* **What needs to be done**: Find the string "trap" in the data, then copy every line where it is found.

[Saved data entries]
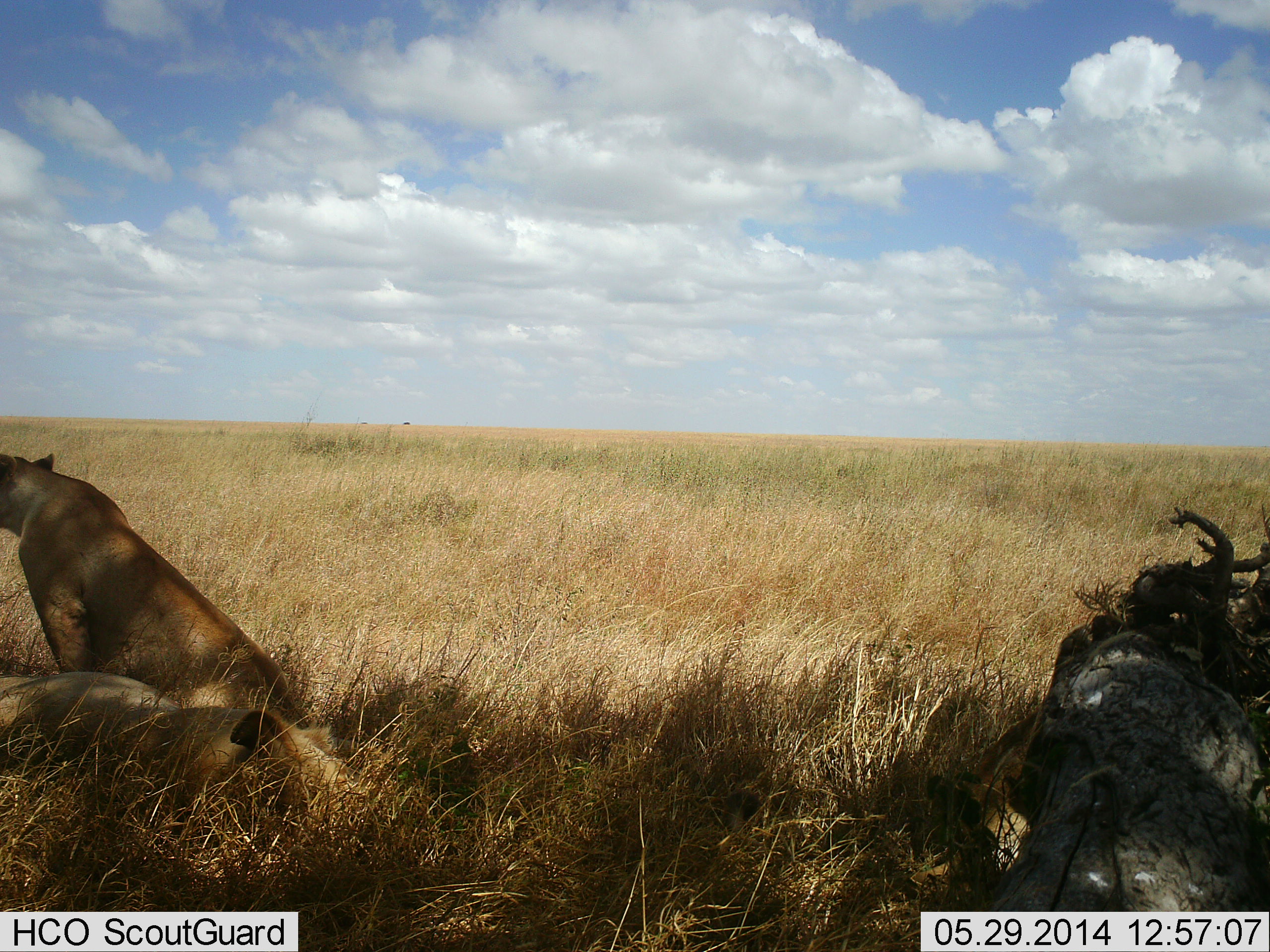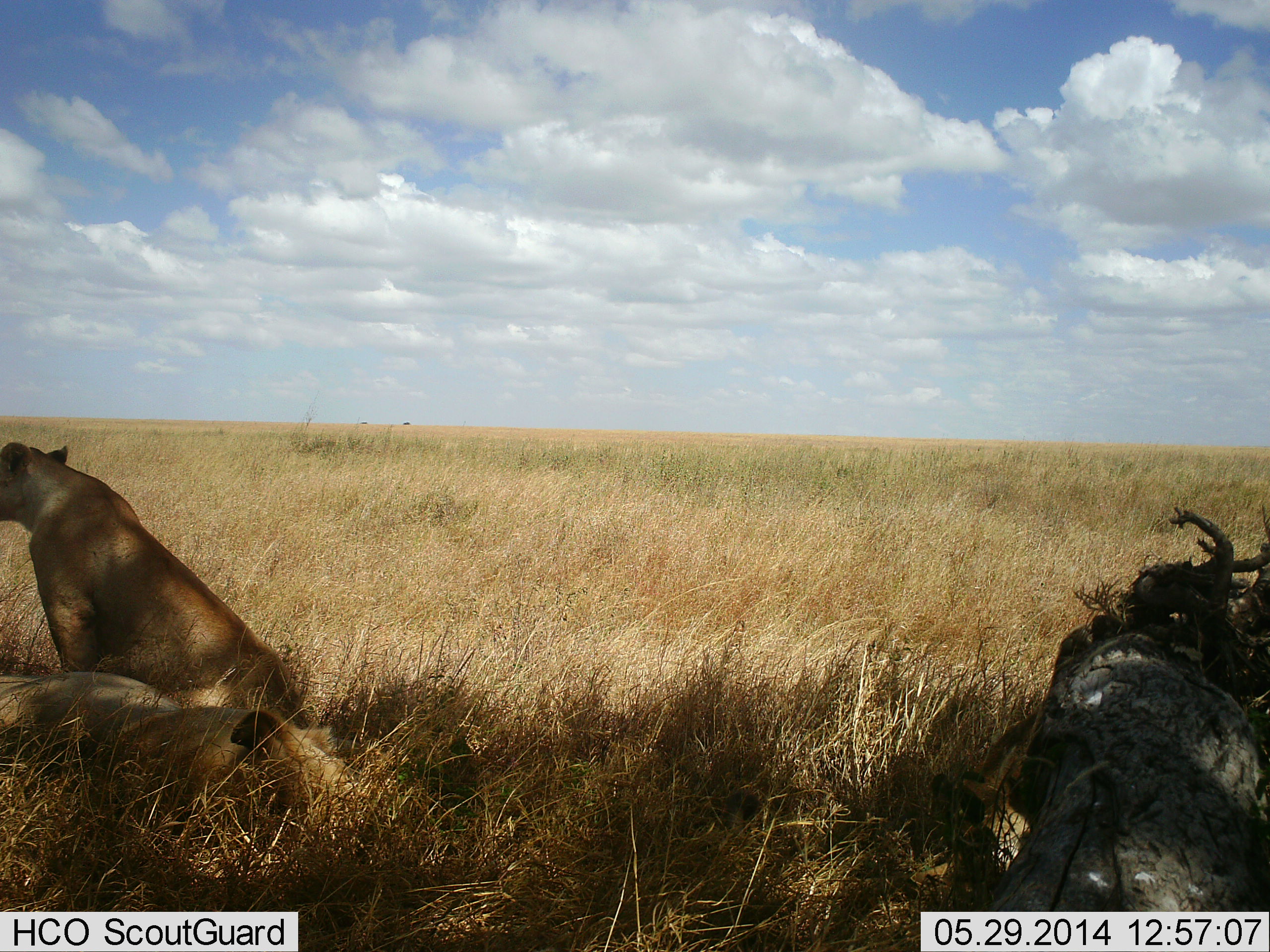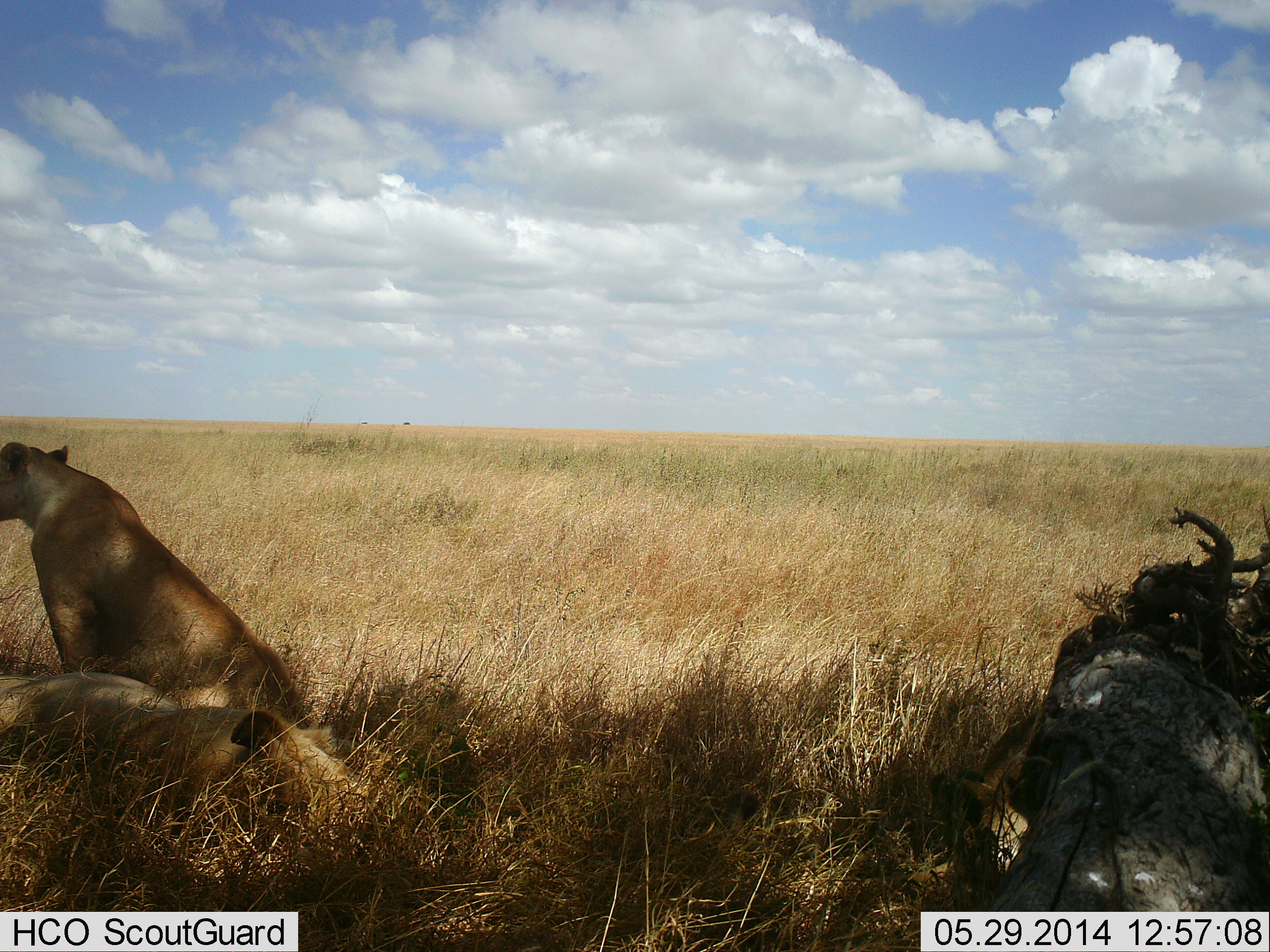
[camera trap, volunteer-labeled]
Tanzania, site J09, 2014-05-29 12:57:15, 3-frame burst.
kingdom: Animalia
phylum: Chordata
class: Mammalia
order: Carnivora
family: Felidae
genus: Panthera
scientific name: Panthera leo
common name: lion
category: lionfemale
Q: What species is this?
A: Lionfemale (lion) (Panthera leo).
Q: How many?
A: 2.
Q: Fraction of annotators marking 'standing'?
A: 0%.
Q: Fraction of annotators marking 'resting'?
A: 100%.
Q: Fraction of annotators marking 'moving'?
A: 0%.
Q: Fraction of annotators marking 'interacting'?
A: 0%.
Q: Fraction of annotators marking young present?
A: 0%.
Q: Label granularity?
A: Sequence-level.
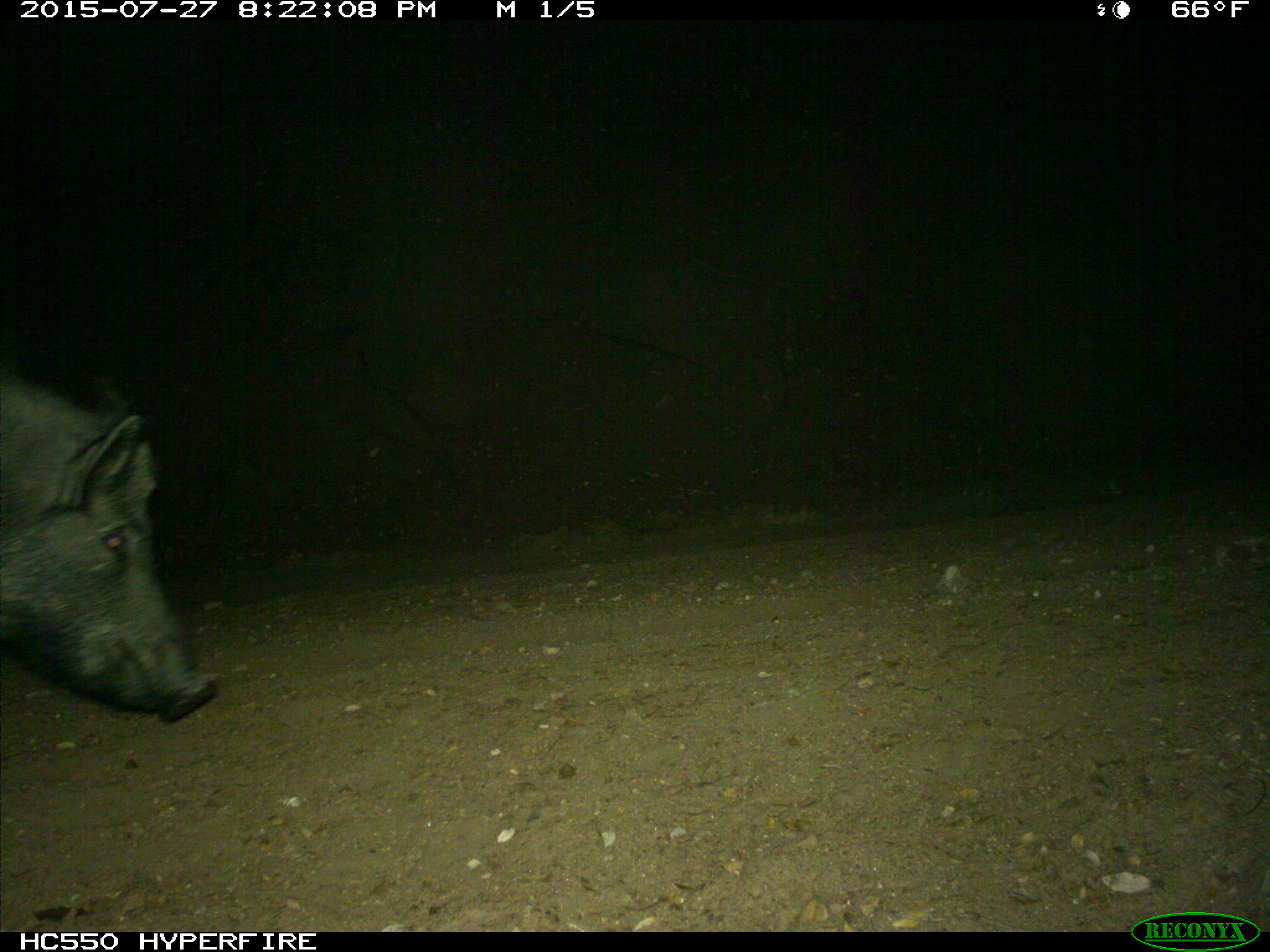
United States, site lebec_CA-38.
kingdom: Animalia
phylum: Chordata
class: Mammalia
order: Artiodactyla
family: Suidae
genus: Sus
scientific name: Sus scrofa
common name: wild boar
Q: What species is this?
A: Sus scrofa (wild boar).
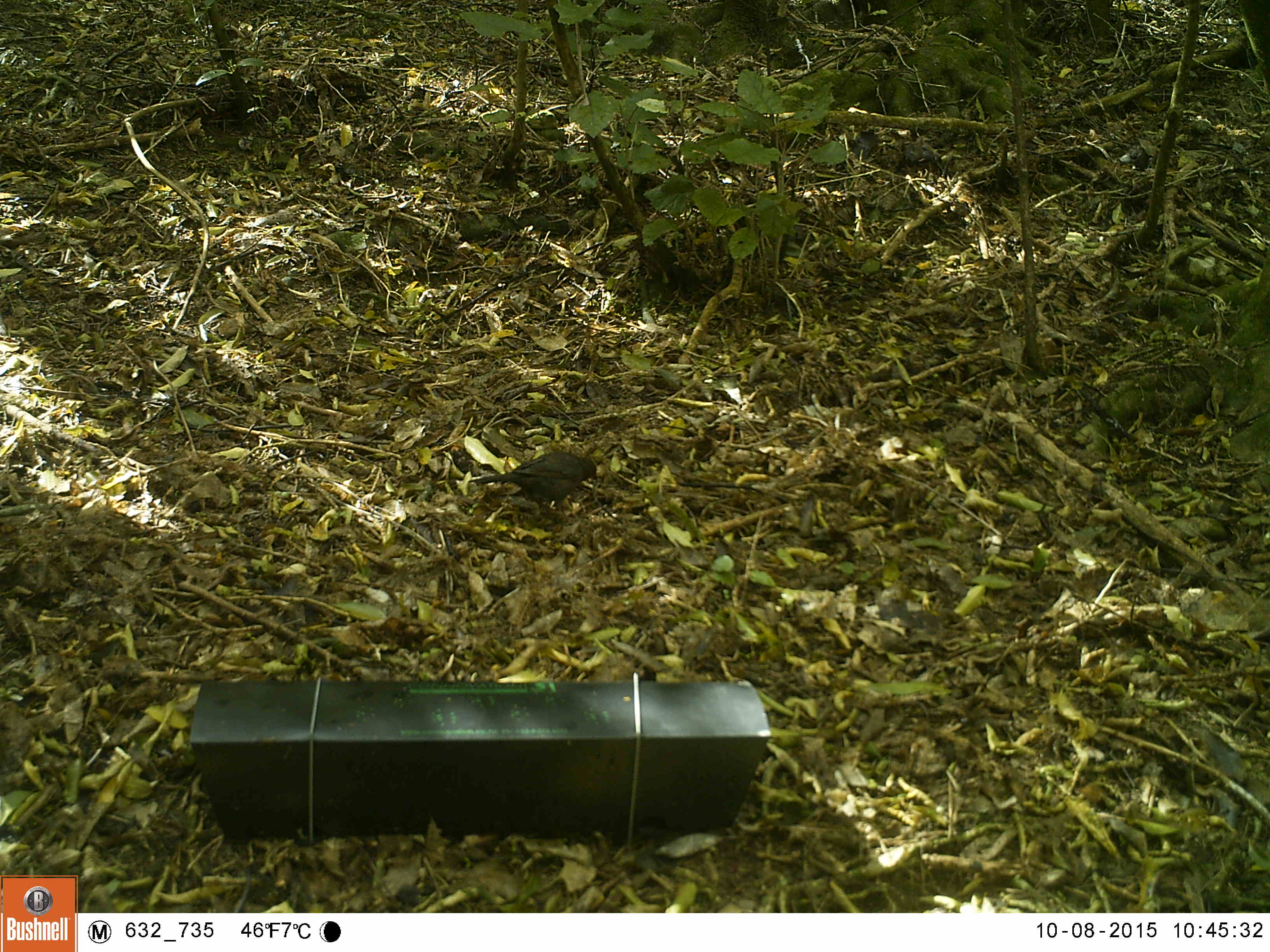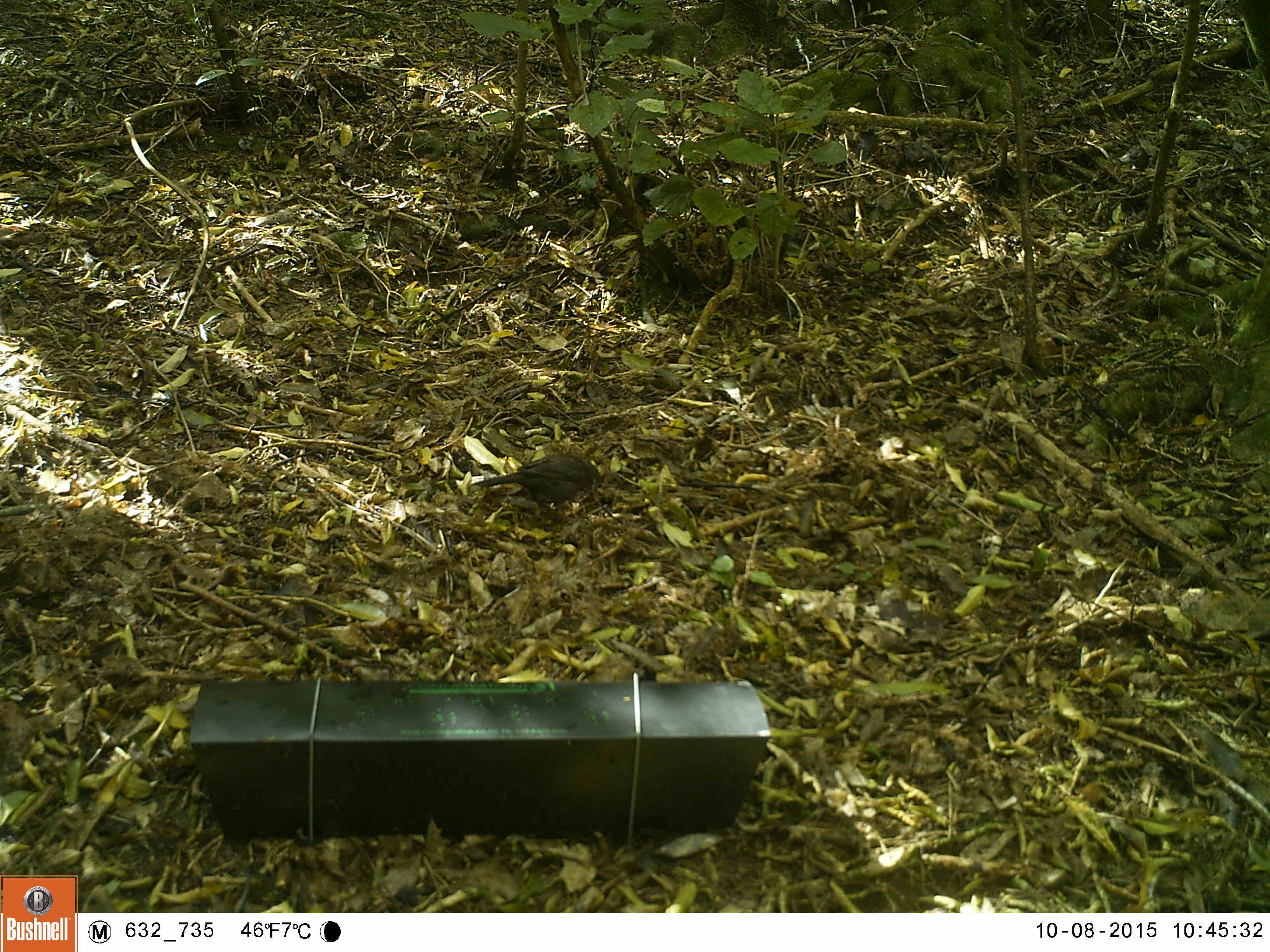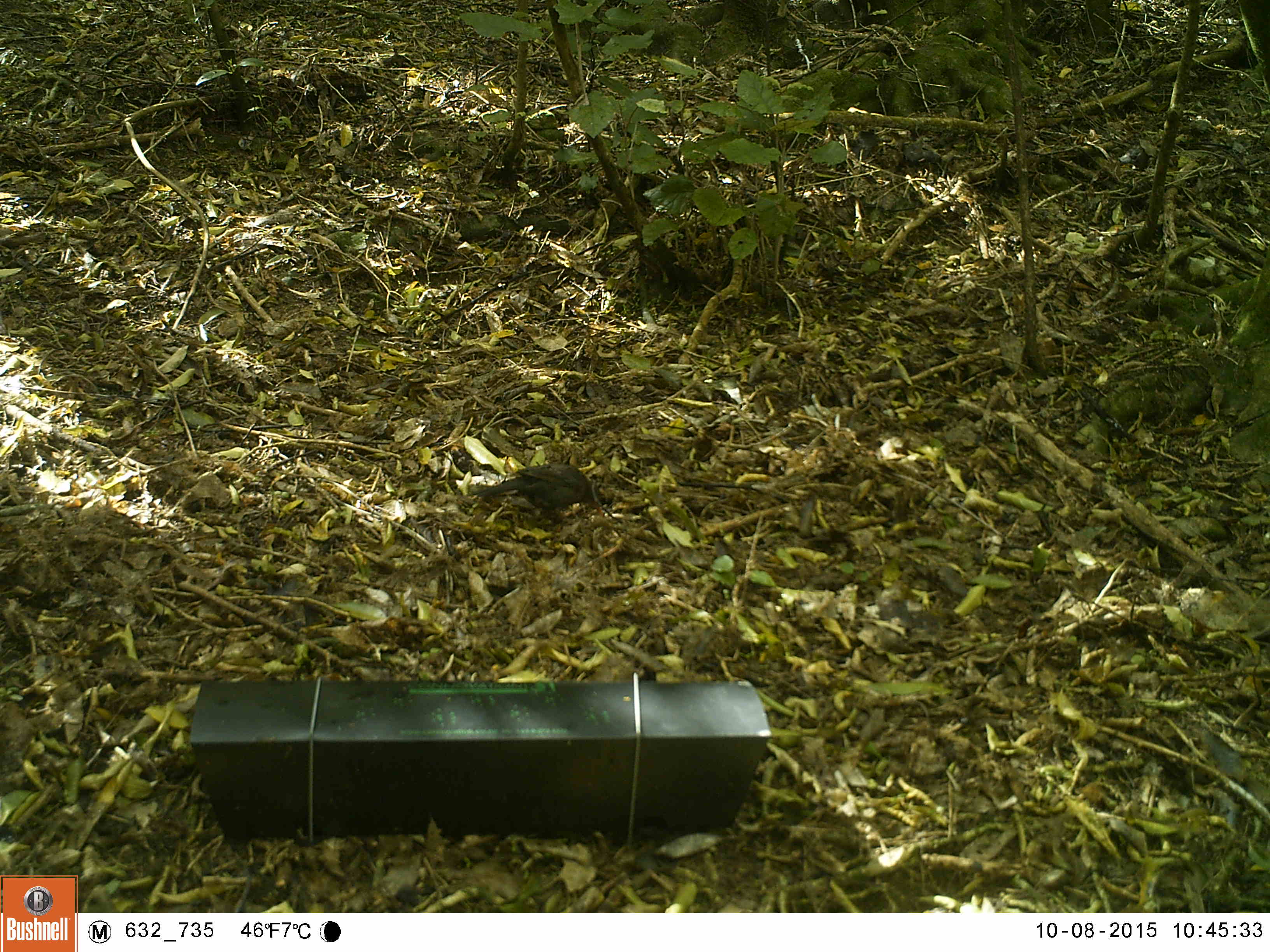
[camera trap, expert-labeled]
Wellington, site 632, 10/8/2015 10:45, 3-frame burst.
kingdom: Animalia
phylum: Chordata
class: Aves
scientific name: Aves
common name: bird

* **Answer for the task**:
[camera trap, volunteer-labeled]
[camera trap, expert-labeled]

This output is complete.